Não se trata apenas de dizer que estamos à rasca. Não se trata de olharmos para a televisão, para os jornais, ouvirmos rádio e ficarmos a pensar. Trata-se, sim, de as coisas estarem complicadas e ficarem cada vez mais mas depender de nós que fiquem menos mal e cada vez melhor. Novos, velhos, meio-velhos, meio-novos. Todos estão a pensar o que vai ser a partir daqui. Portugal pediu ajuda externa porque não tem dinheiro, os portugueses dinheiro não têm e nada indica que as coisas vão ficar mais fácil.

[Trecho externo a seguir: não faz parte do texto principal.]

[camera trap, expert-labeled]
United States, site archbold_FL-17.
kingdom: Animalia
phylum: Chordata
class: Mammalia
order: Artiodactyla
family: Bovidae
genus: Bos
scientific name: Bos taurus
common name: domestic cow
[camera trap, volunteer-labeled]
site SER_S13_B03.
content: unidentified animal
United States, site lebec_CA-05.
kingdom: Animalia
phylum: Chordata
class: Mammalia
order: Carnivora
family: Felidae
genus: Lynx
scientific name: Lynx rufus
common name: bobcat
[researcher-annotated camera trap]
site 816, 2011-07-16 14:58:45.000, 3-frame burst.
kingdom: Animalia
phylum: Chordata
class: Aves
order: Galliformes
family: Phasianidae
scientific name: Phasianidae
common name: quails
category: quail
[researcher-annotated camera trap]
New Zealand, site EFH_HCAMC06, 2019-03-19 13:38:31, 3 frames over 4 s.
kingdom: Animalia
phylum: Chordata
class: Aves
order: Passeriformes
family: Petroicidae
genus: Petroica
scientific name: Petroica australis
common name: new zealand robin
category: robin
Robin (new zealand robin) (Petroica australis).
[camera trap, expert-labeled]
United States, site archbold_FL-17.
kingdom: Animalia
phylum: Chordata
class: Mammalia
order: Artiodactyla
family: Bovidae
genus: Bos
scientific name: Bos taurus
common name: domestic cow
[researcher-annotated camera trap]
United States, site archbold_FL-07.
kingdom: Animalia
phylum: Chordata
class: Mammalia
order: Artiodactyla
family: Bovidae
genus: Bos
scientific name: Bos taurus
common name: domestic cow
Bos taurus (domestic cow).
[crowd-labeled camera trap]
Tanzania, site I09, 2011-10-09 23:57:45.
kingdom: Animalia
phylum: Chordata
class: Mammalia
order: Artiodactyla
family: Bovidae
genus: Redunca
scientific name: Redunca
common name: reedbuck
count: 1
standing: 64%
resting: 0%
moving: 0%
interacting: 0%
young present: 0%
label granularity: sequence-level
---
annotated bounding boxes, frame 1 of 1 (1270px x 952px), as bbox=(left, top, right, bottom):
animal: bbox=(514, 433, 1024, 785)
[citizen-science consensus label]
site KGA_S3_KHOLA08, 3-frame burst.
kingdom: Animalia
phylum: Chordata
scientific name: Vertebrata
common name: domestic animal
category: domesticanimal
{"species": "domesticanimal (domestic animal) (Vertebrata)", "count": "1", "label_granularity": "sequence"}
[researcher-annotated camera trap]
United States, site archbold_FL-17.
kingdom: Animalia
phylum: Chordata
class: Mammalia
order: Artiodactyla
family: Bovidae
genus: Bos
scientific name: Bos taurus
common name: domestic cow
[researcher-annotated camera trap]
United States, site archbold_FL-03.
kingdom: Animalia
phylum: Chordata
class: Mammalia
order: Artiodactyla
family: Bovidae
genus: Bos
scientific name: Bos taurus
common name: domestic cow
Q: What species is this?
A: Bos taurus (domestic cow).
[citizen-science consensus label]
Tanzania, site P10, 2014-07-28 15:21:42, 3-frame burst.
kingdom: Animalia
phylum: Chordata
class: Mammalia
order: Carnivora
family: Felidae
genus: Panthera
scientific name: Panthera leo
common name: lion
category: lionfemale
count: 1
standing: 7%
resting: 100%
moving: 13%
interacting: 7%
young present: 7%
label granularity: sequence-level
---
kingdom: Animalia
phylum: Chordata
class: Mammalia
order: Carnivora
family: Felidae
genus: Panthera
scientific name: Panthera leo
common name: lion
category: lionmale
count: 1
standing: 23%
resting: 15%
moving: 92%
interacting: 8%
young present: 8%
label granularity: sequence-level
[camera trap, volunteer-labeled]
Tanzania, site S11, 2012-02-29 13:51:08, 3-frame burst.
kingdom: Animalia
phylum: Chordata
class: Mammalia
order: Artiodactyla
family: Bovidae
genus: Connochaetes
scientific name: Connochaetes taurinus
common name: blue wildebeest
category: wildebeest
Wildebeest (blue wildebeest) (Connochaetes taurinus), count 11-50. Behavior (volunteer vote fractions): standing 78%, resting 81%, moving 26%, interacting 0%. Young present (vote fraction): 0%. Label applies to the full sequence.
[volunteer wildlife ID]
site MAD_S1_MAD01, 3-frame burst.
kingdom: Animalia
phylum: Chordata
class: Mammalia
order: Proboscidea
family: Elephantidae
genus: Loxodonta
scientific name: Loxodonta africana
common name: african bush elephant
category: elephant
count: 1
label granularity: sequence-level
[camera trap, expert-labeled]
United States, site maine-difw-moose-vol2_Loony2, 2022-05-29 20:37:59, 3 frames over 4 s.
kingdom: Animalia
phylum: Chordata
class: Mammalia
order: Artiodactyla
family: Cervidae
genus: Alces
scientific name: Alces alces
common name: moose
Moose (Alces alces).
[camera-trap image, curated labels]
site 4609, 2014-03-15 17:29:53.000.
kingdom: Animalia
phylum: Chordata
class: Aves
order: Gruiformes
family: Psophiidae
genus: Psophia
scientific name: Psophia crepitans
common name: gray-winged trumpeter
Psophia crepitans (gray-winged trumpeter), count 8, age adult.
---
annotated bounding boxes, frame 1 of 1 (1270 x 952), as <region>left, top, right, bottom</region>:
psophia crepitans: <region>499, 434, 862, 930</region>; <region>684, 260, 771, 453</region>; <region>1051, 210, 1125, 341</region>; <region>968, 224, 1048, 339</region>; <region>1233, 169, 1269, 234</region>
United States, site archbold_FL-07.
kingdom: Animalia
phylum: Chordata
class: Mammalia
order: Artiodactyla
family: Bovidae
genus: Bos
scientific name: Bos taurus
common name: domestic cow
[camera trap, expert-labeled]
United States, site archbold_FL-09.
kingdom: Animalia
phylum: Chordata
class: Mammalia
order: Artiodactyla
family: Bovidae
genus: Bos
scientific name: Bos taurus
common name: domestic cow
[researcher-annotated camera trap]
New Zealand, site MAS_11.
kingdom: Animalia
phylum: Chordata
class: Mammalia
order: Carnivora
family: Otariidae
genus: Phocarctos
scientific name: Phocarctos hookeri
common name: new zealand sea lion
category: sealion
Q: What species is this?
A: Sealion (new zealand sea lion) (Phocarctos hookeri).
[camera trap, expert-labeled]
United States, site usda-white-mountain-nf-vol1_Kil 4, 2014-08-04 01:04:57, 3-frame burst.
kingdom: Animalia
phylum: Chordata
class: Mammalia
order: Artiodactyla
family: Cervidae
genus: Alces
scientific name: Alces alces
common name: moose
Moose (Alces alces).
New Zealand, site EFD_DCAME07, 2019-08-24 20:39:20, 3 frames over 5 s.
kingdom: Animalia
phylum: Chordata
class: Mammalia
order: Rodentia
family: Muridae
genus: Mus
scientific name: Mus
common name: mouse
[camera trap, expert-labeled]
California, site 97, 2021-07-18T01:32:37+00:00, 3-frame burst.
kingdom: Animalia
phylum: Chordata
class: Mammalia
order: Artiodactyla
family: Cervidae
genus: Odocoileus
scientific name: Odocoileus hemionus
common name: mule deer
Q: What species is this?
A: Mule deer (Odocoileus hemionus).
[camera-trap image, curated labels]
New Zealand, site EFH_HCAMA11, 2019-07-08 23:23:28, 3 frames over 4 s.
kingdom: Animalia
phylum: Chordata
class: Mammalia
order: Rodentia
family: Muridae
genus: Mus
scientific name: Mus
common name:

Dizem-nos que vamos ter de mudar de vida. Dizem-nos que esta geração vai viver pior que a anterior. São palavras, títulos e manchetes que nos fazem pensar. Não se trata de demagogia. É antes o ter de pôr os pés no chão. Mas se apenas ficarmos por esta conversa desoladora, nada será melhor. É tempo, de uma vez por todas, acabarem com as palavras baratas e isso cabe a cada um de nós, como pessoas. Ao nosso lado vai haver alguém numa situação mais difícil, cabe a nós tentar minimizar esse problema.

A geração que vai viver pior tem mostrar que pode ser mais do que “os jovens”. Se podemos estudar, estudemos. Se temos de trabalhar, que trabalhemos. Se não tivermos um escritório, tivermos de ir para uma loja, que assim seja. Não há espaço para segundas oportunidades, não há tempo para “atitudes de gente fina”, em que a Zara não é emprego para mim.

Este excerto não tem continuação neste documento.